Financial advisors who sell insurance should be able to register in more than one state at the same time by mid-2016, predicted lobbyists after the U.S. Senate passed a measure establishing a multi-state licensing system for financial professionals.

The creation of the National Association of Registered Agents and Brokers is part of a bill re-enacting the Terrorism Risk Insurance Program, passed by the Senate Thursday afternoon 93-4. It is now on its way to the president’s desk.

While the Obama administration has not come out with a position on the legislation, heavy Democratic congressional support virtually ensures his signature.
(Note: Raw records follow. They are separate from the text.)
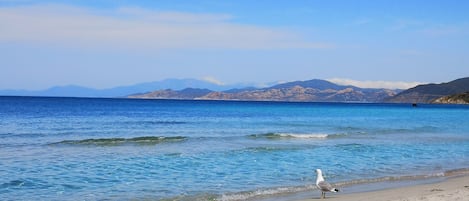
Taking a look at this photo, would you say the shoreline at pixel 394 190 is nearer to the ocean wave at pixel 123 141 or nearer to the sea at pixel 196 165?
the sea at pixel 196 165

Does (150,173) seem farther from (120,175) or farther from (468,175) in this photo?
(468,175)

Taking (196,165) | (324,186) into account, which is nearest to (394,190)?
(324,186)

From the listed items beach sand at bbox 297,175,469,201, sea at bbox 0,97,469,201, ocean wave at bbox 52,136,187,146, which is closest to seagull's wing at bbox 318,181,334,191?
beach sand at bbox 297,175,469,201

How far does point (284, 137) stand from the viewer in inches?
1351

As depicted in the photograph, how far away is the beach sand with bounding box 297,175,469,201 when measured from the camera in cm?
1284

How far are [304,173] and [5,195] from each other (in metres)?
8.99

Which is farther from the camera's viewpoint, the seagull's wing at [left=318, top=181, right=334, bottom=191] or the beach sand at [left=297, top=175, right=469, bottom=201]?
the seagull's wing at [left=318, top=181, right=334, bottom=191]

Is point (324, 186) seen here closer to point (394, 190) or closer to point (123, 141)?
point (394, 190)

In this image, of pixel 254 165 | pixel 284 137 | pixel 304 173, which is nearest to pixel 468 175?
pixel 304 173

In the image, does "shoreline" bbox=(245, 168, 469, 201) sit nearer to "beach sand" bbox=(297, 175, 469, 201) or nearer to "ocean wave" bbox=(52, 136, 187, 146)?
"beach sand" bbox=(297, 175, 469, 201)

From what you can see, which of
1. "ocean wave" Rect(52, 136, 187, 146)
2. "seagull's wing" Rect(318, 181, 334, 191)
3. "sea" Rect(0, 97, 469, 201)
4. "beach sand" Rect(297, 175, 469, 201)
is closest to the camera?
"beach sand" Rect(297, 175, 469, 201)

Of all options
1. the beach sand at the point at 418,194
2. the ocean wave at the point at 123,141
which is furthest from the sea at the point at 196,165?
the beach sand at the point at 418,194

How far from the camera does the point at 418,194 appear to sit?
46.1ft

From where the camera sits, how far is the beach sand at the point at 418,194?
506 inches
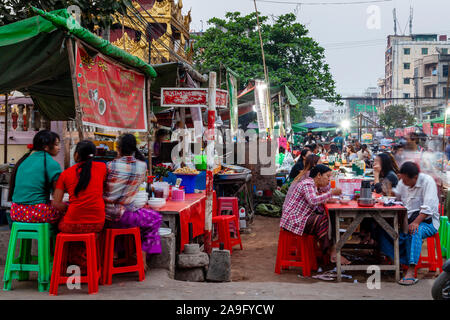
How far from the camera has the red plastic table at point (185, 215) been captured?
5988 mm

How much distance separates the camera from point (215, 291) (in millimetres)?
4855

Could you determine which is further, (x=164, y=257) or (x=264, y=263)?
(x=264, y=263)

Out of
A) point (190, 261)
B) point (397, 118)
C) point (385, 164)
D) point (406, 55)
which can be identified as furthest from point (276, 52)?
point (406, 55)

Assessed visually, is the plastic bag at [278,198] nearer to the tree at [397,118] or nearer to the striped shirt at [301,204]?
the striped shirt at [301,204]

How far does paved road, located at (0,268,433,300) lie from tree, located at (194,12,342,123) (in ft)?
75.2

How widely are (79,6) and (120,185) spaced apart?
11.7ft

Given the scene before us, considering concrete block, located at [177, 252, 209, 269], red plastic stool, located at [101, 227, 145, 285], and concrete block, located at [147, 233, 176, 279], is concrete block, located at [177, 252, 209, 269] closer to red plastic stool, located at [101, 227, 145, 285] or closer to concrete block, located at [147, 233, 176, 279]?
concrete block, located at [147, 233, 176, 279]

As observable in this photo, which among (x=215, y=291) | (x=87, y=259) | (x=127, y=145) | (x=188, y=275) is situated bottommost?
(x=188, y=275)

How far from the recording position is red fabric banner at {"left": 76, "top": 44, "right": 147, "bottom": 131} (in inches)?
196

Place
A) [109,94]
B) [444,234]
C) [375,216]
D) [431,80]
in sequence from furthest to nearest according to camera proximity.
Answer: [431,80] → [444,234] → [109,94] → [375,216]

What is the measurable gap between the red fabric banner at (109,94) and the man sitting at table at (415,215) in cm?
383

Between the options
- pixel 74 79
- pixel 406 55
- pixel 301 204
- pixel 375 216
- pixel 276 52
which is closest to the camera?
pixel 74 79

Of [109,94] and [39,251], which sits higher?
[109,94]

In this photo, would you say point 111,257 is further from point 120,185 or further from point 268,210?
Result: point 268,210
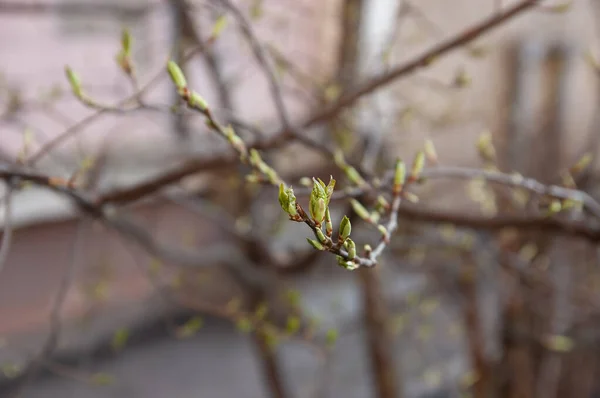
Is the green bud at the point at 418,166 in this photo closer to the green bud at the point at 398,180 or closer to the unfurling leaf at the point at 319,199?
the green bud at the point at 398,180

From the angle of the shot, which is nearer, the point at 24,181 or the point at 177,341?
the point at 24,181

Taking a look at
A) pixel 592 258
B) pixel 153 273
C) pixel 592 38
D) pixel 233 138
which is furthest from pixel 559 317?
pixel 592 38

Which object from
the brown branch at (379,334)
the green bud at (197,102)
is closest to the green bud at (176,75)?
the green bud at (197,102)

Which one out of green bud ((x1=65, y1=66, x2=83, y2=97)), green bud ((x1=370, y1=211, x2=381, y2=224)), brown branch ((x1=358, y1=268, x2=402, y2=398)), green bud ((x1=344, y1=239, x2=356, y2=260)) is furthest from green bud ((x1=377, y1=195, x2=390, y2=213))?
brown branch ((x1=358, y1=268, x2=402, y2=398))

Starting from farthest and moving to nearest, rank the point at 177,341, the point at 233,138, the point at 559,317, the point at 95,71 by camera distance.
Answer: the point at 177,341, the point at 95,71, the point at 559,317, the point at 233,138

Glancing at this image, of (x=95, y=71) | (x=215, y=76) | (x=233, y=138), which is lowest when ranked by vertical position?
(x=233, y=138)

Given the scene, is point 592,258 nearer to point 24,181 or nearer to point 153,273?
point 153,273

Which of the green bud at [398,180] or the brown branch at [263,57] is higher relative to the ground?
the brown branch at [263,57]
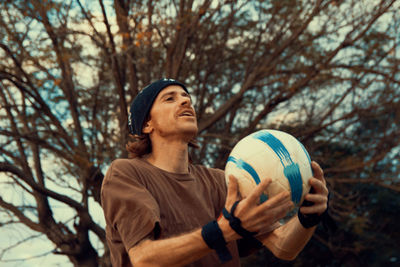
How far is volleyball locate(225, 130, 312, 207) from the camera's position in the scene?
247 centimetres

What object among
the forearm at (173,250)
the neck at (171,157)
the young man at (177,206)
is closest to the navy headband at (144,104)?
the young man at (177,206)

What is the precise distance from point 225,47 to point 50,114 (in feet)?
15.7

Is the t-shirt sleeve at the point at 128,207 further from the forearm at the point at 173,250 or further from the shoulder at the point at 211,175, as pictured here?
the shoulder at the point at 211,175

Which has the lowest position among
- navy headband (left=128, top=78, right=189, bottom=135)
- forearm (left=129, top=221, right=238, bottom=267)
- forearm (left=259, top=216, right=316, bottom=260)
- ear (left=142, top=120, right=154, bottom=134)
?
forearm (left=259, top=216, right=316, bottom=260)

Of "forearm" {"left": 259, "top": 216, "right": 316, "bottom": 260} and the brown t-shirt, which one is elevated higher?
the brown t-shirt

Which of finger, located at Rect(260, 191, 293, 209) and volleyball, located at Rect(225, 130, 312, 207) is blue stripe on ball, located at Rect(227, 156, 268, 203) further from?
finger, located at Rect(260, 191, 293, 209)

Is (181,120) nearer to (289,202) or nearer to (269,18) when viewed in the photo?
(289,202)

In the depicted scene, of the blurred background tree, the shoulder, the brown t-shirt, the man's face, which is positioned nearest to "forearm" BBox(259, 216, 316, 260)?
the brown t-shirt

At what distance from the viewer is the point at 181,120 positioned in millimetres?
3061

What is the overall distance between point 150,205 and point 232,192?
1.75ft

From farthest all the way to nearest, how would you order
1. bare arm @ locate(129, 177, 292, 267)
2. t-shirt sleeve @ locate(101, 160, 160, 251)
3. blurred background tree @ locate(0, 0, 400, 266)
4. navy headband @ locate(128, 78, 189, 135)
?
blurred background tree @ locate(0, 0, 400, 266) < navy headband @ locate(128, 78, 189, 135) < t-shirt sleeve @ locate(101, 160, 160, 251) < bare arm @ locate(129, 177, 292, 267)

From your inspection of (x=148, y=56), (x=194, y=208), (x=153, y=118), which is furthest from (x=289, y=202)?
(x=148, y=56)

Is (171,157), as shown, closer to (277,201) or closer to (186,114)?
(186,114)

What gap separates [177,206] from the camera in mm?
2818
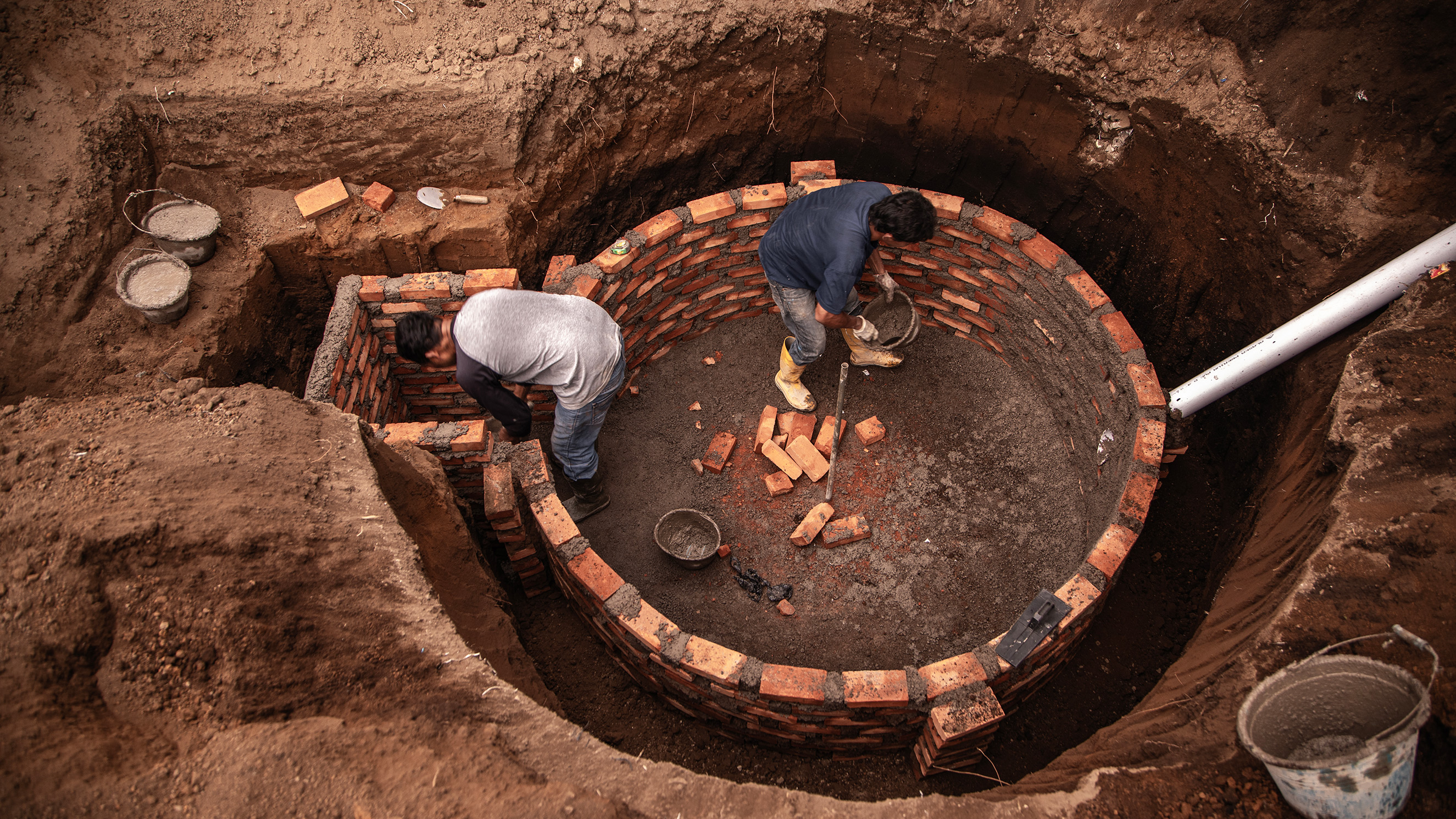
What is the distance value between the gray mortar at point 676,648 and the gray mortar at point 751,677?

One benefit of the bill for financial advisors is that it will make it easier to sell annuities to clients who move out of state.

Lee Covington, an executive at the Insured Retirement Institute, an annuities industry trade group, told Financial Advisor that advisors can probably expect to be able to register in several states simultaneously within a year and a half.

Covington noted the groundwork has been laid to beat the two-year deadline for multi-state registration in the law.

“We’re not starting from scratch,” he said. “We have the model state rules in place. We have the technology in place to make the states’ license registrations conform with each other. People are eager to have NARAB become operational.”

Factors that could accelerate or slow down the start include the speed at which the Senate confirms board members and the board’s seed work, he noted.

NARAB will consist of 13 members appointed by the president with the advice and consent of the Senate. Five members will be representatives of the insurance industry. Political affiliation is not a criterion for their selection, according to the legislation.

However, the remaining eight members, past and present state insurance commissioners, must be divided equally between Democrats and Republicans.